* How to complete this task *
In the model selection notebook below, why is the baseline score the majority of the two classes? Answer in one to three sentences.

* Passage for review *
# DSI19 Project 3 - Model Selection
---

## Table of Contents

* [1. Establishing Baseline](#chapter1)
* [2. Data Preparation](#chapter2)
    * [2.1 Create Train/Test Data](#chapter2_1)
    * [2.2 Create X and y Variables](#chapter2_2)
* [3. Model Selection](#chapter3)
    * [3.1 Creating Pipelines](#chapter3_1)
    * [3.2 Defining Function](#chapter3_2)
    * [3.3 Gathering Results](#chapter3_3)
    * [3.4 Results Analysis and Model Selection](#chapter3_4)

In [3]:
# Library imports

import pandas as pd
import numpy as np

from sklearn.model_selection import train_test_split, cross_val_score, GridSearchCV
from sklearn.linear_model import LogisticRegression
from sklearn.naive_bayes import MultinomialNB
from sklearn.neighbors import KNeighborsClassifier
from sklearn.pipeline import Pipeline
from sklearn.feature_extraction.text import CountVectorizer, TfidfVectorizer
from sklearn.metrics import confusion_matrix, accuracy_score

## 1. Establishing Baseline <a class="anchor" id="chapter1"></a>
---

As the problem is a classification problem, the baseline score will be the majority of the 2 classes.

In [4]:
text_df = pd.read_csv('../data/processed_text.csv')

In [5]:
display(text_df.head())

Unnamed: 0,text_raw,is_tifu,text_token,text_base,text_lem,text_stem
0,TIFU By accidentally being racist to an Asian ...,1,"['tifu', 'by', 'accidentally', 'being', 'racis...",tifu by accidentally being racist to an asian ...,tifu by accidentally being racist to an asian ...,tifu by accident be racist to an asian friend ...
1,TIFU by ordering dish towels from Amazon (NSFW...,1,"['tifu', 'by', 'ordering', 'dish', 'towels', '...",tifu by ordering dish towels from amazon nsfw ...,tifu by ordering dish towel from amazon nsfw o...,tifu by order dish towel from amazon nsfw obli...
2,TIFU because I told the teacher I like drugs P...,1,"['tifu', 'because', 'told', 'the', 'teacher', ...",tifu because told the teacher like drugs prett...,tifu because told the teacher like drug pretty...,tifu becaus told the teacher like drug pretti ...
3,TIFU by losing my phone and getting picked up ...,1,"['tifu', 'by', 'losing', 'my', 'phone', 'and',...",tifu by losing my phone and getting picked up ...,tifu by losing my phone and getting picked up ...,tifu by lose my phone and get pick up by campu...
4,TIFU by setting out a digital picture frame TI...,1,"['tifu', 'by', 'setting', 'out', 'digital', 'p...",tifu by setting out digital picture frame tifu...,tifu by setting out digital picture frame tifu...,tifu by set out digit pictur frame tifu by set...

* Provided records *
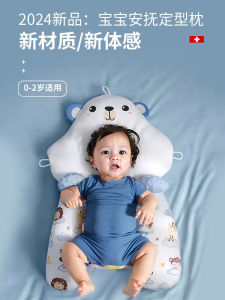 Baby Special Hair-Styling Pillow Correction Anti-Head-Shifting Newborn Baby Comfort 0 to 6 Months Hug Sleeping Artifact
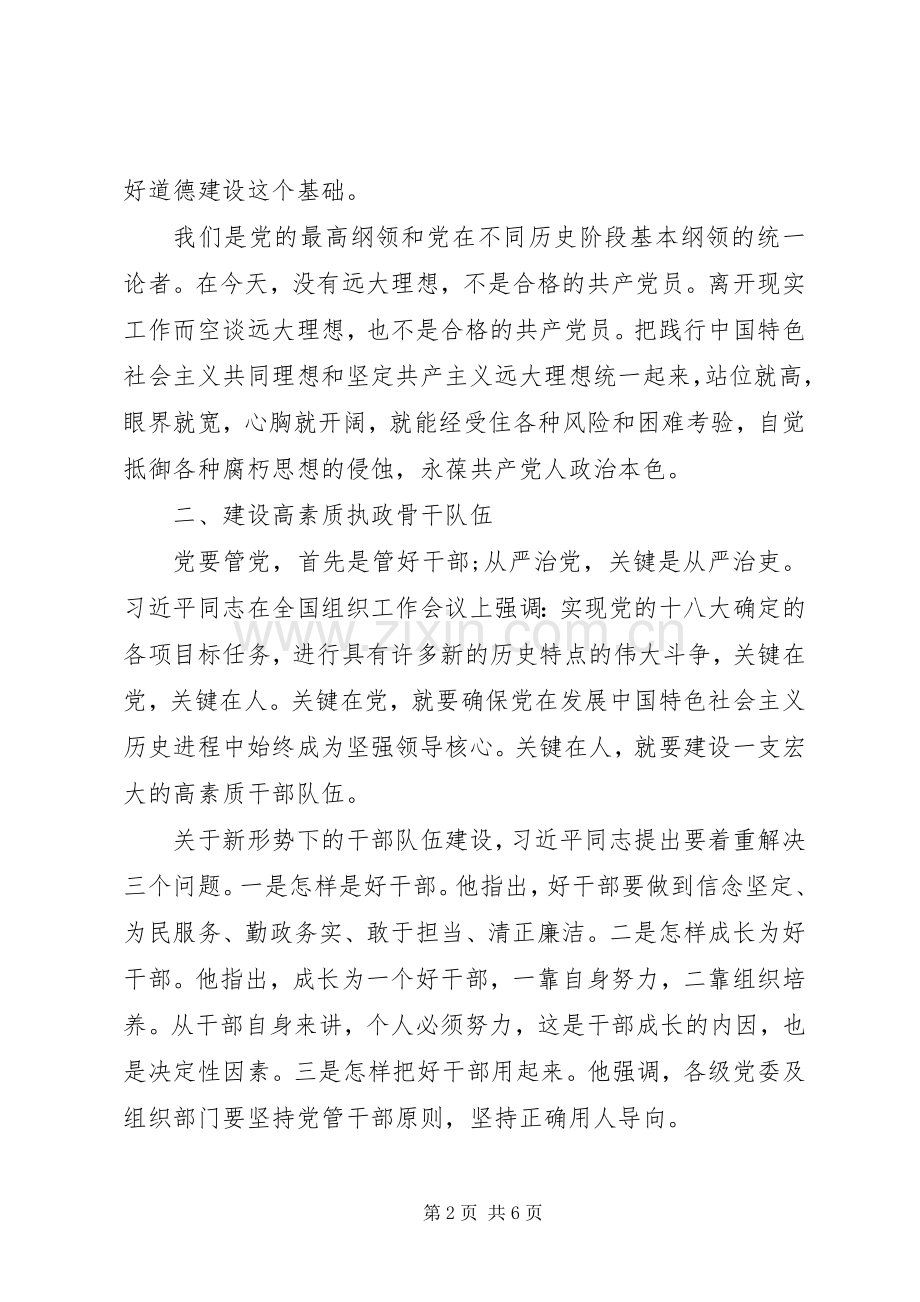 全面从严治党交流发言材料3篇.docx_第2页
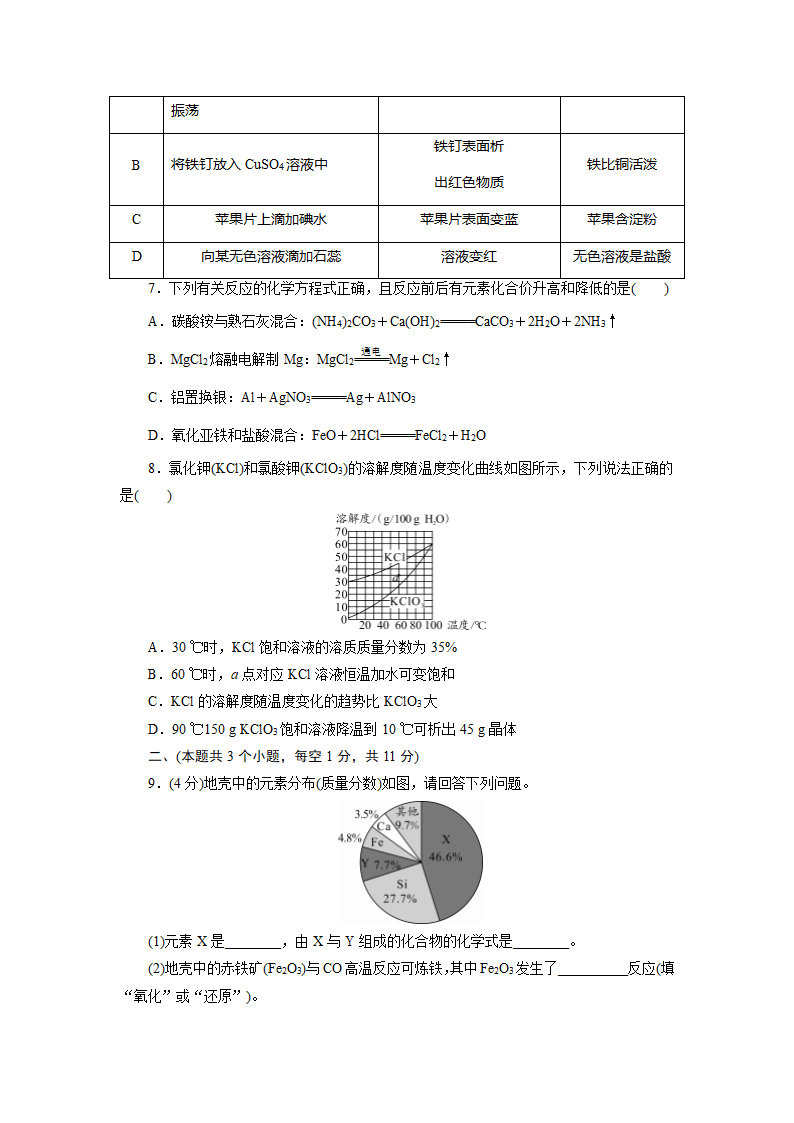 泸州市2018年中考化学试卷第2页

---

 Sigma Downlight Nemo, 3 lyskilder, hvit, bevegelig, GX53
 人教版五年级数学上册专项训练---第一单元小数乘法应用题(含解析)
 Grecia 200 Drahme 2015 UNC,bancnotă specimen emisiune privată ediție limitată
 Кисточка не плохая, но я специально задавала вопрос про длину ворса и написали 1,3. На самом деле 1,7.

==

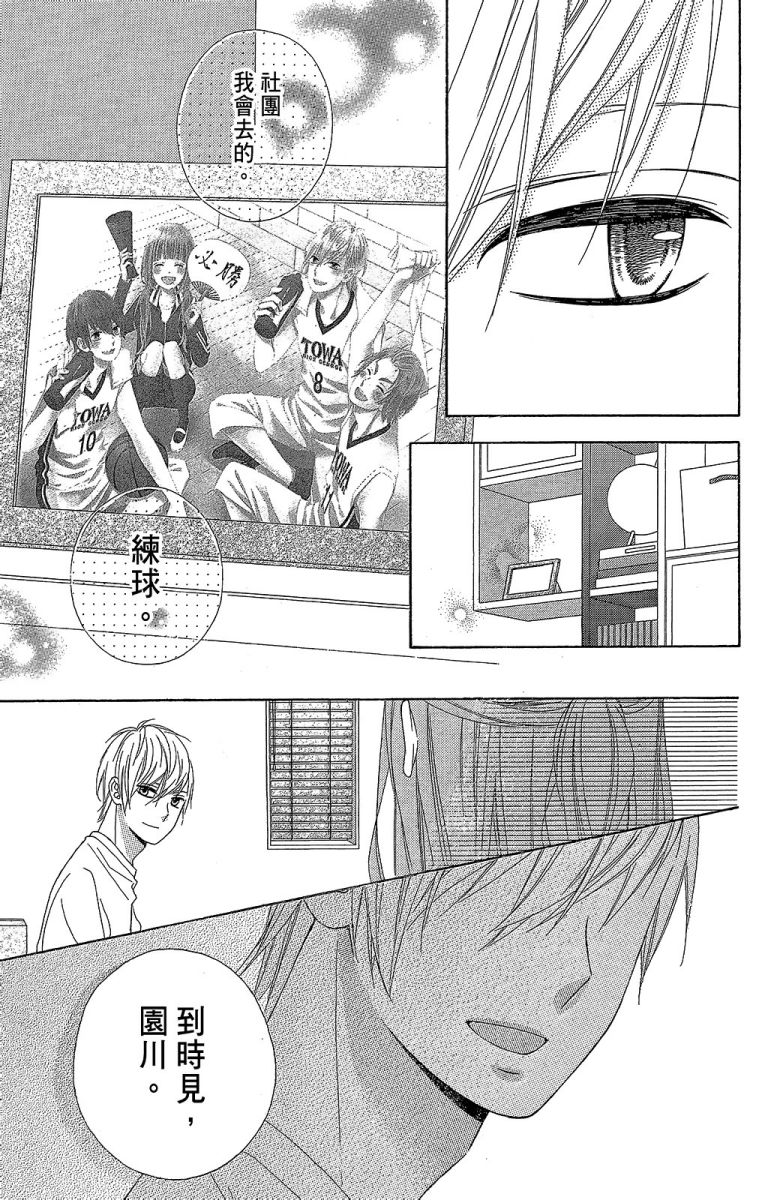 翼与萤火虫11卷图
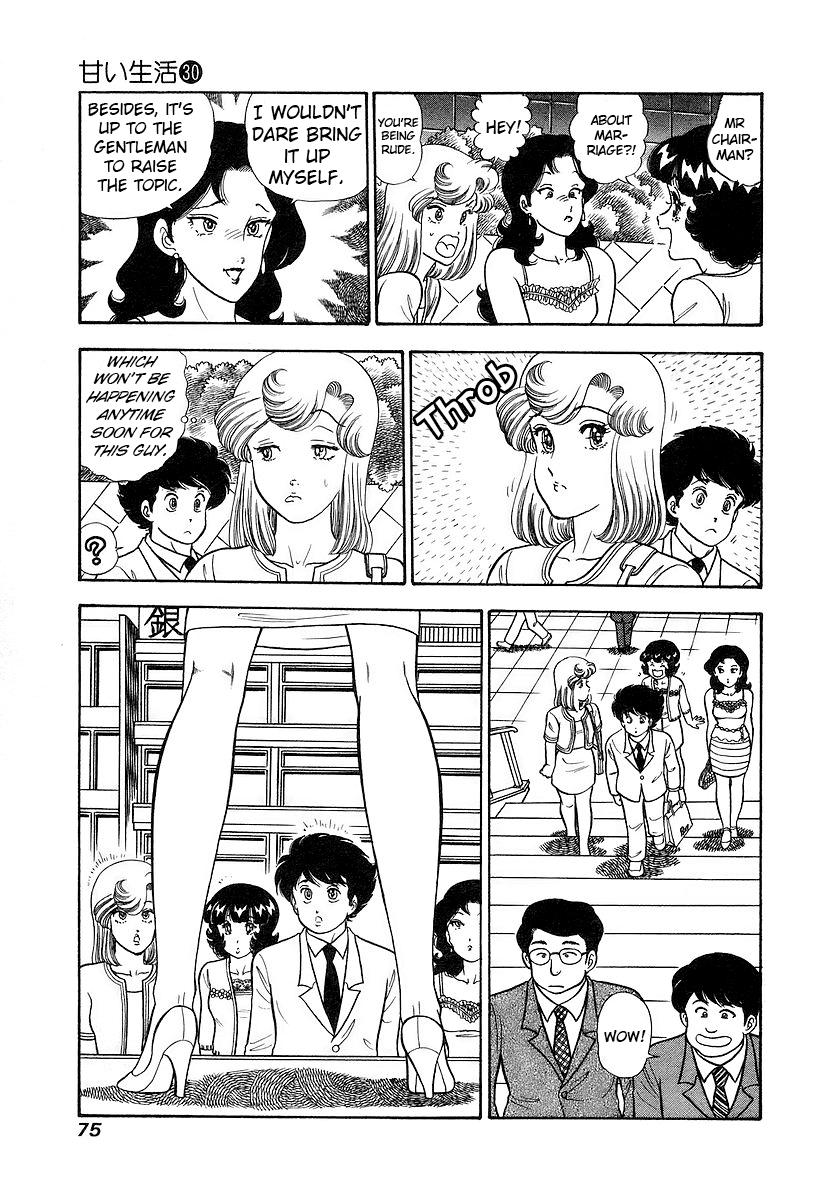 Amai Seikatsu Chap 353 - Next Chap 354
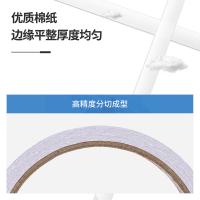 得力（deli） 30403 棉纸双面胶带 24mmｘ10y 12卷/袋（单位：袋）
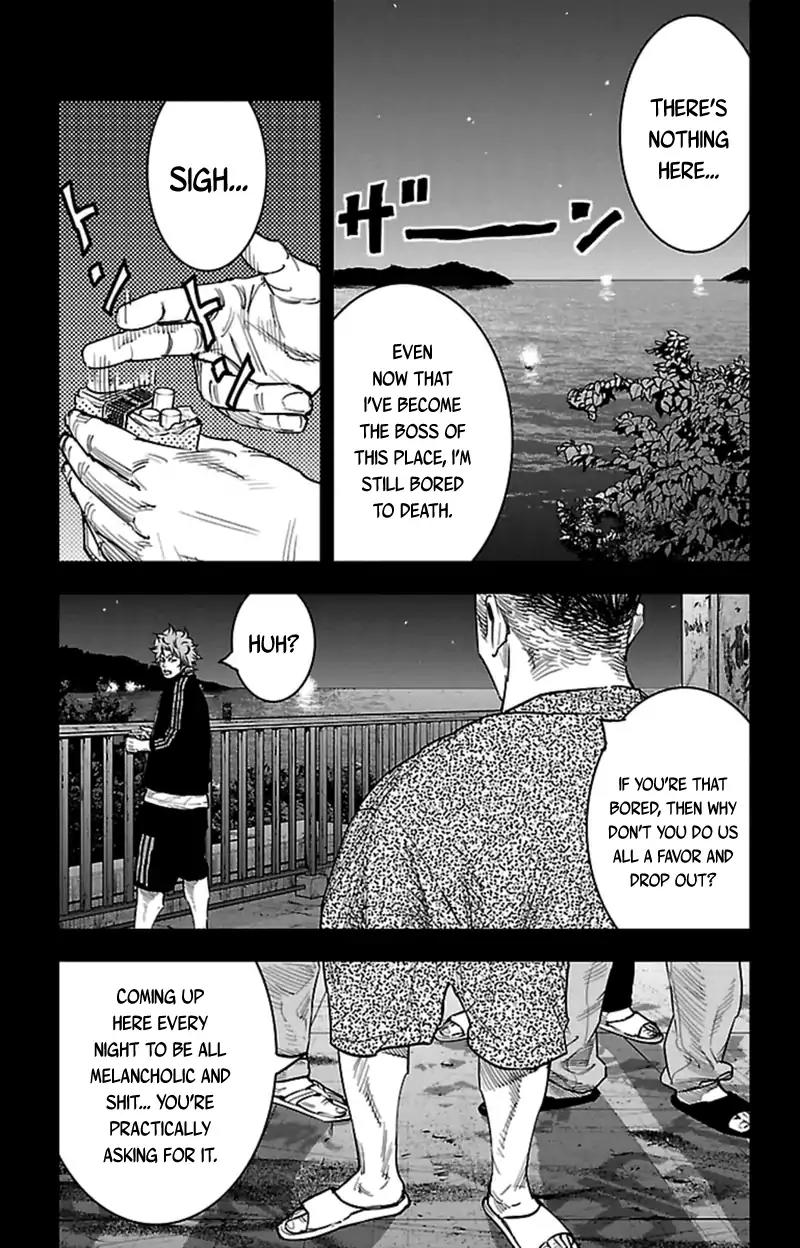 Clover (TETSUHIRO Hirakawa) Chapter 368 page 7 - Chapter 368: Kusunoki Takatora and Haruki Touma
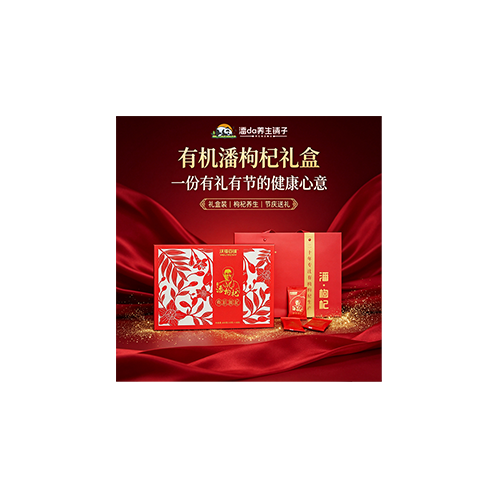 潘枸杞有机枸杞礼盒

* Solution to the problem *
The baseline score is the majority of the two classes because the task is a classification problem.